I say keep the payments due lower

Thursday, June 8th, 2017

There is no guarantee for the future. And, she can always make higher payments (snowball). That is what is saving the interest—paying them off quicker.

Helen

P.S. I speak from experience. My hubby and I were making good money–I changed my student loans to higher payments. Then, I lost my very secure teaching job—and got behind. It took me forever to straighten it out. Had I kept the payments smaller—we could have made the monthly payment during the job loss and not had to worry about it.

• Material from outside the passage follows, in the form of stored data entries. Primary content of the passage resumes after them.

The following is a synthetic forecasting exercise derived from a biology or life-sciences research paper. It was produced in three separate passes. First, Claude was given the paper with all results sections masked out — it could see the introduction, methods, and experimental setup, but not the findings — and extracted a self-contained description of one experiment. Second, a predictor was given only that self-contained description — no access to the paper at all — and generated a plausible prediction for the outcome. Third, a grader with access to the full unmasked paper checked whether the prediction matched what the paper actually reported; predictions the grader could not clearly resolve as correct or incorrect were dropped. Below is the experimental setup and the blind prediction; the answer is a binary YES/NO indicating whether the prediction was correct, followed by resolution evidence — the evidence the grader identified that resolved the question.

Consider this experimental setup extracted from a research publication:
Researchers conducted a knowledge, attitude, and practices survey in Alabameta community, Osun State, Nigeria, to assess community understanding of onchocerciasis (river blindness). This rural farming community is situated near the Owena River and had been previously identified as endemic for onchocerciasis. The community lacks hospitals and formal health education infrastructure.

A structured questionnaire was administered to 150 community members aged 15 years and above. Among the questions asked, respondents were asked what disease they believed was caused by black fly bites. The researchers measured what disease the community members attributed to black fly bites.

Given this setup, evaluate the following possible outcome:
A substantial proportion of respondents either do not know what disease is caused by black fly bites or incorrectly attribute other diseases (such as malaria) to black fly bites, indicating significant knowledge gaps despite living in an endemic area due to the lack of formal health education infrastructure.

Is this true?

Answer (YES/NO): YES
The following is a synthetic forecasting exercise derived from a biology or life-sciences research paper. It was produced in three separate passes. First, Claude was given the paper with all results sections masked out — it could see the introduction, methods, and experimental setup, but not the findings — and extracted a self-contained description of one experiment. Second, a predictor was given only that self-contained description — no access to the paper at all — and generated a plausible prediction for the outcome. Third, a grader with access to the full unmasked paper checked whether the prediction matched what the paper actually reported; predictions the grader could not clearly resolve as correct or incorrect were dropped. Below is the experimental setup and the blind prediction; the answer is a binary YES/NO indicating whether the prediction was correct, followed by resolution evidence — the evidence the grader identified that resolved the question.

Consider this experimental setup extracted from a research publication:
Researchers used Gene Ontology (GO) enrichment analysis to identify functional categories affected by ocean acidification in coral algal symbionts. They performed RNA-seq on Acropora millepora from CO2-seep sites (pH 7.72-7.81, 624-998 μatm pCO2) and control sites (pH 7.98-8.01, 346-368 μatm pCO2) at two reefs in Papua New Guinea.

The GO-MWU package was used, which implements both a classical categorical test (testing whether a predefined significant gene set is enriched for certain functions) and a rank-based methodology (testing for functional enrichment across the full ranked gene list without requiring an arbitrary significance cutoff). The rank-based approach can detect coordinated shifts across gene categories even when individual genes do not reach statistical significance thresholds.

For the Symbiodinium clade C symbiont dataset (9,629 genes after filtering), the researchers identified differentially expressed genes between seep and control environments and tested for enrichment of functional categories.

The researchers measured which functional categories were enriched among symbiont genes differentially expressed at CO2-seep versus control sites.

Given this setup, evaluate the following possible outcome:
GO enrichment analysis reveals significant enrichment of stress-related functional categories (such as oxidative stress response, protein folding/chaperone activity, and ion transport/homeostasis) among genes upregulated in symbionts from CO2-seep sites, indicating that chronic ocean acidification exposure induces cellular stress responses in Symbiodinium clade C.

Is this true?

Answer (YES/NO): NO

I’d say that saving interest is a good idea

Tuesday, May 9th, 2017

It’s not like she’s taking out more debt. I agree with Cindy. If there are fees involved, be careful.
My main focus would be to help her get GAZELLE! She needs to light a fire under her butt and go as fast as she can to get rid of all of it. Whatever works. Transferring loans is just the tip of the iceberg. She needs to cut, cut, cut her budget. No more coffee, no more dining out, no more haircuts, no more manicures. Get the cheapest cell phone out there. No more clothes or shoes. Get a second or third job. Work and put every penny she has to those loans. She will feel exhilarated and jubilant once they are GONE forever! I’d say not five years but maybe 2? Have her live off of half her income or less and slam all the rest on her loans until they are gone.
The guy got rid of 100K of student’s loans in 10 months. He is an interesting writer and he keeps you wanting to read more. Hope your daughter can get it paid off quick, so she can move on with her life.

As a person who once wrote a book on

Friday, October 7th, 2016

How to get and build up a year’s worth of groceries for our family of 7, I never quite know how to respond to the blanket statement that couponing doesn’t work.

I have ideas as to how it might not be working for you, but unless one is vegan or highly allergic or has special religious restrictions (I’m talking orthodox kosher or hallal), you can always save money using coupons. I won’t spend time trying to convert someone to my way of thought regarding grocery shopping, but I will piggyback on to some of what Kimberly said (and thank you Kathryn for the link to localharvest. I’ll check it out in a minute.)

And by the way, when I refer to “you”, I’m referring to the generic YOU, not the original poster, so please don’t take offense. None is intended.

GROCERIES. By this I mean food items.

1. If you are not going to use coupons then you need to rid your mind of brand name products.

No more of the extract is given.